Cork must keep innovating to achieve its full potential, says chamber leader

Murray says city needs to focus on local business as well as foreign direct investment

Cork is on the cusp of fulfilling its potential by being a cradle of innovation, but the city and its businesses need to constantly evolve to stay ahead, says Cork Chamber president Ronan Murray.

Mr Murray said that technology and geopolitics were reshaping both the global economy and the Irish economy, and while Cork had shown its ability to adapt and succeed, entrepreneurs and businesses there needed to constantly challenge themselves and innovate.

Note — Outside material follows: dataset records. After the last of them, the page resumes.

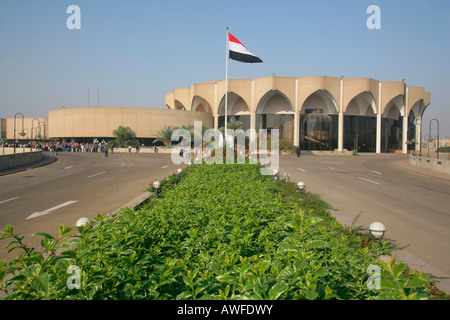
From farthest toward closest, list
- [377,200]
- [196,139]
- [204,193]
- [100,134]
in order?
[100,134] → [196,139] → [377,200] → [204,193]

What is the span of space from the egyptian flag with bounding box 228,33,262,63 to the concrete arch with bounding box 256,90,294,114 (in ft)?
133

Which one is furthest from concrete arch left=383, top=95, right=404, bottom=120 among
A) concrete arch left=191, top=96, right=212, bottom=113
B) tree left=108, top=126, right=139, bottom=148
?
tree left=108, top=126, right=139, bottom=148

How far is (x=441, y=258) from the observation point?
545 cm

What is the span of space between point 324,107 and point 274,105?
10.1 m

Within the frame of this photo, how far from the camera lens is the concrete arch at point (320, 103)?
60.4 metres

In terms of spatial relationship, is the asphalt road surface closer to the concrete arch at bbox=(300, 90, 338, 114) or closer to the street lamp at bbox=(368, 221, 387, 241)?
the street lamp at bbox=(368, 221, 387, 241)

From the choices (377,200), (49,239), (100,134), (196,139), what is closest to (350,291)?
(49,239)

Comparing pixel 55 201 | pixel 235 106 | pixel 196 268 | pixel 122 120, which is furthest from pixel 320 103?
pixel 196 268

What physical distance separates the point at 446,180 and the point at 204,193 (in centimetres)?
1814

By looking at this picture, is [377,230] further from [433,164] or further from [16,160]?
[16,160]

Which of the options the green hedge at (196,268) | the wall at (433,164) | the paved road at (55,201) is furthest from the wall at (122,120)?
the green hedge at (196,268)

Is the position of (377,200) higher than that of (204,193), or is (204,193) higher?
(204,193)

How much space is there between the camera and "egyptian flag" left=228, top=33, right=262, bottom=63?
21.0 metres
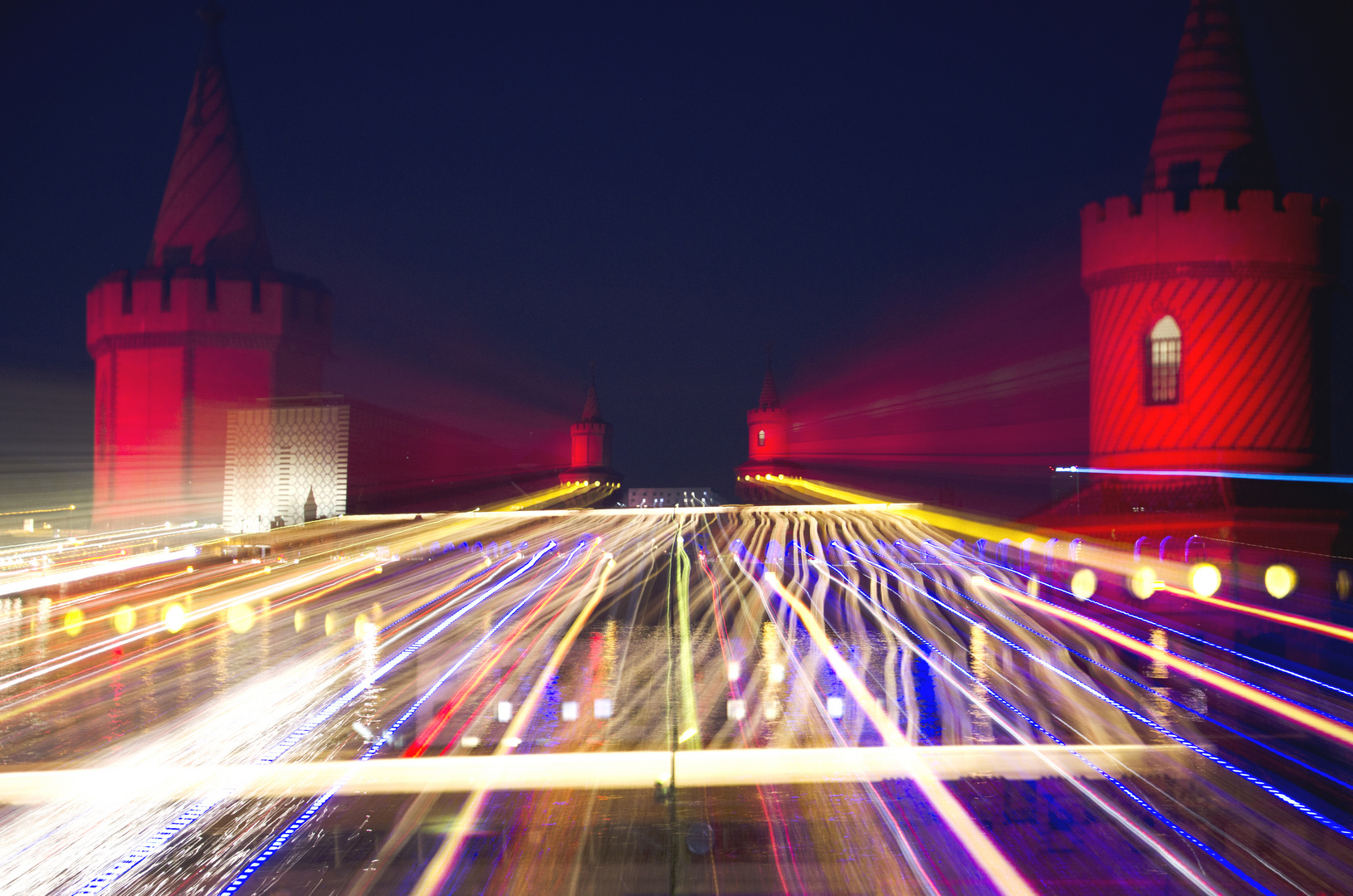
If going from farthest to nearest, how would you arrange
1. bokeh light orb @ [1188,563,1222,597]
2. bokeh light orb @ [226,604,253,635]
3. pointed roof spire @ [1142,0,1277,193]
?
pointed roof spire @ [1142,0,1277,193], bokeh light orb @ [1188,563,1222,597], bokeh light orb @ [226,604,253,635]

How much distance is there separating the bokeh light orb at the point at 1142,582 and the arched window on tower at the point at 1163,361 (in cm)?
838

“While foreign direct investment is so important to our country, so too are the private indigenous small, medium, and large companies that are the lifeblood of our economy,” he said. “We, therefore, need to ensure we always have the right structures in place to encourage and support these companies.

“There are hundreds of people from new and different nationalities [coming] to Cork to work in businesses here, and such diverse peoples with a wide range of experiences and skills are critical to creating Cork’s knowledge economy, while local entrepreneurs will also have a role to play.”


Mr Murray said that both University College Cork and the Munster Technological University would have important roles to play as they continue to attract the best scientists and researchers. “That cradling and nurturing of talent by our universities holds the key to unlocking the potential of the southwest region. But for innovative thinking to flourish and bloom we must ensure the right conditions, continue to be in place with access to optimal supports and new markets.

“While being part of the EU is important, our destiny is in our own hands. Working with elected representatives we must continue our focus on the delivery of high-quality high-density apartments in the city centre and docklands, as well as the electrification of our suburban rail network.

“After the successful opening of the Macroom bypass late last year we should renew our focus on the Cork to Limerick and Ringaskiddy motorways in particular. The M28 is key to our port becoming a global hub and of course to unlocking the docklands for housing development.”